** What the task asks **
Answer these questions from the text on Toronto's plastic bag ban:
1. For which body does the text say the ban may end up being a nightmare?
2. In what city and year did the trend of banning plastic shopping bags begin?
3. Which organization conducted the 2008 study on the microbiological quality of reusable shopping bags?

** Page extract **
================

The decision by the City of Toronto to ban the distribution of plastic bags may be considered by some to be a victory and others a tragedy. However, for Toronto Public Health, this move may end up being a nightmare. While there is no doubt that the reduction of plastic waste will further minimize the human impact on the environment, the City of Toronto should have considered how germs, and more importantly germophobia, will play a role in the future.
The transmission of infectious diseases from non-disposable bags has been hotly debated since the trend to ban the use of plastic shopping bags began in San Francisco back in 2008. There is no doubt that germs get into bags from various sources, particularly grocery items including vegetables, fruit, dairy, meat and fish. The risk of infection from these sources is quite low, and healthy individuals have little to fear. But thanks in part to the plastics industry and an unfortunate virus outbreak, the practice of reuse has been vilified.
In 2008, the same year as the San Francisco ban, a study was conducted by Guelph Chemical Laboratories, Ltd, on the microbiological quality of reusable shopping bags and found that "reusable grocery bags can become an active microbial habitat and a breeding ground for bacteria, yeast, mold and coliforms."

================

** Dataset excerpts **
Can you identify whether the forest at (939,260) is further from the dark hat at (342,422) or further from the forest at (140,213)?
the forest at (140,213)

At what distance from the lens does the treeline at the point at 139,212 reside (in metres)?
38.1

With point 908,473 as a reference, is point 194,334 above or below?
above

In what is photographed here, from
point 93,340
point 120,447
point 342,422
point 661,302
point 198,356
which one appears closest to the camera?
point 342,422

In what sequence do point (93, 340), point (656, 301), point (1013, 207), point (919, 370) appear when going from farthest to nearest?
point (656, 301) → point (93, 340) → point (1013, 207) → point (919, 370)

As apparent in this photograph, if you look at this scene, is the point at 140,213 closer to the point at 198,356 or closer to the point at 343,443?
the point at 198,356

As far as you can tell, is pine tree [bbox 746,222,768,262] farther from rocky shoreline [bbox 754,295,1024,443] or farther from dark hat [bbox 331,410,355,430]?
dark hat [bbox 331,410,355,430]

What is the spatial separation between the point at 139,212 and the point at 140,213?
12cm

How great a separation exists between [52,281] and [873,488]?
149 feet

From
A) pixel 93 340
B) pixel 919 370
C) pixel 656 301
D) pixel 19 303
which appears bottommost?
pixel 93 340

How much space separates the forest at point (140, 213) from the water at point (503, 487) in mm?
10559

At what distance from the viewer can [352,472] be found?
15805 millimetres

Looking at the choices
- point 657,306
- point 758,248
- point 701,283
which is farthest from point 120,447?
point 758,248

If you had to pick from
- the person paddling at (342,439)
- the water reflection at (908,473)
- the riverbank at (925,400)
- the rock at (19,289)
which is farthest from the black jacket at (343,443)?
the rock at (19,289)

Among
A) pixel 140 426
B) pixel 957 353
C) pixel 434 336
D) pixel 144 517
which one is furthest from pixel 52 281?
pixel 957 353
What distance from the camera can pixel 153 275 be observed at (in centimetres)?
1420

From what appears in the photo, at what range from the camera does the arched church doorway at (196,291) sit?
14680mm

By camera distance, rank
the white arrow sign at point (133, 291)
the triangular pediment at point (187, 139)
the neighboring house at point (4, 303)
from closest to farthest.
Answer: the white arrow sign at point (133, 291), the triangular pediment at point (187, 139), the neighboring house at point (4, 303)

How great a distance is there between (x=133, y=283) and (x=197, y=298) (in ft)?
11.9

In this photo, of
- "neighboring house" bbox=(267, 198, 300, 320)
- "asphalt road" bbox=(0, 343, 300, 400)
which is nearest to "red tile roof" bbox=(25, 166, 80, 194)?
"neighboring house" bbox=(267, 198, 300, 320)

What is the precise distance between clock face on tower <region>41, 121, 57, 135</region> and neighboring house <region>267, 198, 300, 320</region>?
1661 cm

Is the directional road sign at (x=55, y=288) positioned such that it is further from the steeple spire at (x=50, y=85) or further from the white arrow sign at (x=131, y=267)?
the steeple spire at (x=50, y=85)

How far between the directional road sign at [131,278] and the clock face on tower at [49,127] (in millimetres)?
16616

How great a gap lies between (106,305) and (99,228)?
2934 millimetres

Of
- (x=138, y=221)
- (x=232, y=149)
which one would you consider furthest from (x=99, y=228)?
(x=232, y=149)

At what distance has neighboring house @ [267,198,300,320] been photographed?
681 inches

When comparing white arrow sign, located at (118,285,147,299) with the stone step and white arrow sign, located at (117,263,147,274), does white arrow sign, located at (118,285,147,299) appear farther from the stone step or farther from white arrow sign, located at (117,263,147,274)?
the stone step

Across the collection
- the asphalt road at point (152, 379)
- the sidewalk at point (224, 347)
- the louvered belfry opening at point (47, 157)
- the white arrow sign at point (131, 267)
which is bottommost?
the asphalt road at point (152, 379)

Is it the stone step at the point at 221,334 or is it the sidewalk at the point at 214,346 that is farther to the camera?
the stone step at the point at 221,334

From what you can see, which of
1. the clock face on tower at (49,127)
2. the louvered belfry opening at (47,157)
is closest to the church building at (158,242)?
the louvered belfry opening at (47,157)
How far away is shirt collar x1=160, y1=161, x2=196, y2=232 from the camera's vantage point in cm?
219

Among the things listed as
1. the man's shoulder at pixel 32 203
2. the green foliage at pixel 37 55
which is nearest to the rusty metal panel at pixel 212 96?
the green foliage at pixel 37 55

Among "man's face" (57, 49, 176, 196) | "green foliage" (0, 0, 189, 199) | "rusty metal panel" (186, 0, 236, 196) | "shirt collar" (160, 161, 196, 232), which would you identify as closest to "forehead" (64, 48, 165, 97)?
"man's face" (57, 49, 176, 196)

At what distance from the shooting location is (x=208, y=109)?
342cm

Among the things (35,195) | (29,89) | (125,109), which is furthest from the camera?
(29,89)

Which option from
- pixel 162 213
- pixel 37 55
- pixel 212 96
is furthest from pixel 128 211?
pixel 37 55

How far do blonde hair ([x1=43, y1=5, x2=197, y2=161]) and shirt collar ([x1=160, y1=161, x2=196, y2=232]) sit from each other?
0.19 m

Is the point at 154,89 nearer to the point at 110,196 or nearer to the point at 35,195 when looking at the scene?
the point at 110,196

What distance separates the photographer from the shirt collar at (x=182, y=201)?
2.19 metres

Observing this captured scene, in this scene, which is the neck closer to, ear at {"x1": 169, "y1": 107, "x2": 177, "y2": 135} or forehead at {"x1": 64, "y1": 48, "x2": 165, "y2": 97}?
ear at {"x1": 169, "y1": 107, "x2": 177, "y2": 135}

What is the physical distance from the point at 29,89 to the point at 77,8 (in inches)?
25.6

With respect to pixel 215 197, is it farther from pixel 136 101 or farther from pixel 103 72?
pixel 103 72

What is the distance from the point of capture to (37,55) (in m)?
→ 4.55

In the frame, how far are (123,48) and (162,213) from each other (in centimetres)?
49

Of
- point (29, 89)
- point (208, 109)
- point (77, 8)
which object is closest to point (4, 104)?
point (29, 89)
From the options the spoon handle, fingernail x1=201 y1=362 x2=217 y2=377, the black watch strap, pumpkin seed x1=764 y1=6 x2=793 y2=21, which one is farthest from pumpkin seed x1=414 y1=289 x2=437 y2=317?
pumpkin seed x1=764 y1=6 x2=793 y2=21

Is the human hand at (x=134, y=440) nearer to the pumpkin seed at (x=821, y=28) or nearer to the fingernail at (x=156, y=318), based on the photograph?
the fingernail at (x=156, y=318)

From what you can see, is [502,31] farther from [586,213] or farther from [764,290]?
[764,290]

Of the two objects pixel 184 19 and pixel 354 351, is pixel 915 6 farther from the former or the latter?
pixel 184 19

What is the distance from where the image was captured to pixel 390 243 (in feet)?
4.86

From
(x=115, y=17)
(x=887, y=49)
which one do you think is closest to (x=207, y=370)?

================

** Task answer **
1. Toronto Public Health.
2. San Francisco, in 2008.
3. Guelph Chemical Laboratories, Ltd.